There's been no wait for Auburn. The Tigers claimed one of the biggest wins in the SEC season at Texas A&M last month. One of the league's biggest surprises, Auburn still controls its own destiny in the SEC West race with home games against Georgia and top-ranked Alabama looming after today's game.
Why has Auburn been so successful so soon under Malzahn?
Thigpen pointed to a "comfort level" and the continuity the program attained by bringing back Malzahn, the 48-year-old coach who recruited many of the players who now run his offense.
Two years after Malzahn and quarterback Cam Newton joined forces to average 499 yards per game on the way to the 2010 national title, Auburn had the SEC's worst offense (305 yards per game) last season with Malzahn in Jonesboro, Ark.
"It wears you down, and that's the whole deal," Thigpen said of Malzahn's up-tempo spread offense. "They try to wear your defense down, especially your defensive front. The tempo is as fast as any you're going to see.

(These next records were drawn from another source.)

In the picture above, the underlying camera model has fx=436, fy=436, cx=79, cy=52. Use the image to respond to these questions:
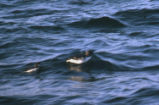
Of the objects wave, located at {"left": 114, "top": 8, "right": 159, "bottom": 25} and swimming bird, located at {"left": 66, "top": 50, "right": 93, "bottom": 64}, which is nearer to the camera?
swimming bird, located at {"left": 66, "top": 50, "right": 93, "bottom": 64}

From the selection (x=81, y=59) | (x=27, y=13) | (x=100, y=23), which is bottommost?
(x=81, y=59)

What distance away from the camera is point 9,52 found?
14.9 m

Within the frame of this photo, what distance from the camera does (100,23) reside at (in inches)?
720

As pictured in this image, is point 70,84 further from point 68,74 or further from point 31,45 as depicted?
point 31,45

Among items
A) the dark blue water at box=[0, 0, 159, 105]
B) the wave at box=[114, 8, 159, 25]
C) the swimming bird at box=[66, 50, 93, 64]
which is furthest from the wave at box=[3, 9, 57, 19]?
the swimming bird at box=[66, 50, 93, 64]

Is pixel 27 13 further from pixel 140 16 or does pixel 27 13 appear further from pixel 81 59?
pixel 81 59

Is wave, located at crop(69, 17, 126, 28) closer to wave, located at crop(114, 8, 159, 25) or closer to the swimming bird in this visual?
wave, located at crop(114, 8, 159, 25)

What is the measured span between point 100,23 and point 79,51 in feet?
11.5

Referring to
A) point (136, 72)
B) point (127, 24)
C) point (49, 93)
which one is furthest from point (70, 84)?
point (127, 24)

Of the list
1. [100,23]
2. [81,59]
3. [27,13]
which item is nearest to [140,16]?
[100,23]

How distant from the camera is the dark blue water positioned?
10977 mm

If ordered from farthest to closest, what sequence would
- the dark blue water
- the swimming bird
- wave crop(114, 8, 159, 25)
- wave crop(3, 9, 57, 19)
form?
wave crop(3, 9, 57, 19), wave crop(114, 8, 159, 25), the swimming bird, the dark blue water

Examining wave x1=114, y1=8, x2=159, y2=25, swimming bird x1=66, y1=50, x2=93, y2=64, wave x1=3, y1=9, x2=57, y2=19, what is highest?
wave x1=3, y1=9, x2=57, y2=19

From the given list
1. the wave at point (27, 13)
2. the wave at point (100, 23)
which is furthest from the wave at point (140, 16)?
the wave at point (27, 13)
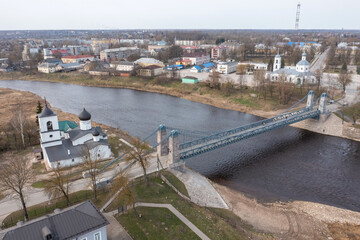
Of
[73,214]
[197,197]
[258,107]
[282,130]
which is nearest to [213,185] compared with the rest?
[197,197]

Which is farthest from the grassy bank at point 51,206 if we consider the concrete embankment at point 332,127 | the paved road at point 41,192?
the concrete embankment at point 332,127

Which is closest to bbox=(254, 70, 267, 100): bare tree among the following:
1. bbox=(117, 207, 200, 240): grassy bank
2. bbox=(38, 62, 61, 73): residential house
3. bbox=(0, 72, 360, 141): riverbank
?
bbox=(0, 72, 360, 141): riverbank

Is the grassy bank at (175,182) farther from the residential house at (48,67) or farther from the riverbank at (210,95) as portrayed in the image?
the residential house at (48,67)

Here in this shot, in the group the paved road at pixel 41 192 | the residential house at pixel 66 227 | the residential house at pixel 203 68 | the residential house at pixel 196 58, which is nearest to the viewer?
the residential house at pixel 66 227

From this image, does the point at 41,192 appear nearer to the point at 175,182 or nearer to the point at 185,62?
the point at 175,182

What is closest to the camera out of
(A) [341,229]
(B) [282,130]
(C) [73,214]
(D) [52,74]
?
(C) [73,214]

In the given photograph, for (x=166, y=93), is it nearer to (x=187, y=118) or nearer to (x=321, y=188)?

"The ball is snapped every 10 to 15 seconds, and the whole deal is to try to neutralize your defensive line and make sure they stay on the field so he can wear them down. They want to run the ball, and that's what they've had a lot of success with."
Entering Thursday's games, Auburn was one of eight teams averaging more than 300 yards rushing per game. Four of those teams (Oregon, Ohio State, Baylor and Northern Illinois) have one loss among them, and two others (Army and Georgia Tech) run an option offense.
At tailback, Tre Mason is 79 yards away from a second straight 1,000-yard season, and Cameron Artis-Payne and Corey Grant are averaging 8 yards per carry between them, while quarterback Nick Marshall is making it all go.
"I think it starts up front," Malzahn said. "I think our offensive line has improved throughout the season, and then the fact that we've got three running backs that are all a little bit different, that gives us a little versatility. Then of course, you add in the fact our quarterback can run fairly well. I think all three of those factors combine with that."
According to Rivals.com, Auburn's last four signing classes have finished fourth, seventh, 10th and eighth nationally.
"The personnel is there," Thigpen said.
Jones, Tennessee's third head coach since Chizik's team beat Kiffin's that night in Knoxville four years ago, is facing a more daunting rebuilding task at a program that's had four losing seasons to Auburn's two in the past five years.
"We're making great strides," Jones said. "We have to put our heads down, eliminate all the clutter and just keep getting better as a football program. I'm just as encouraged right now as I've ever been. I see growth. I see maturation.
"I see attracting the best of the best, student-athletes who have great competitive character that want to be in the process of getting Tennessee football back. I'm extremely encouraged. Do we have a lot of work to do? You guys see what I see, but I'm also encouraged by where we're going."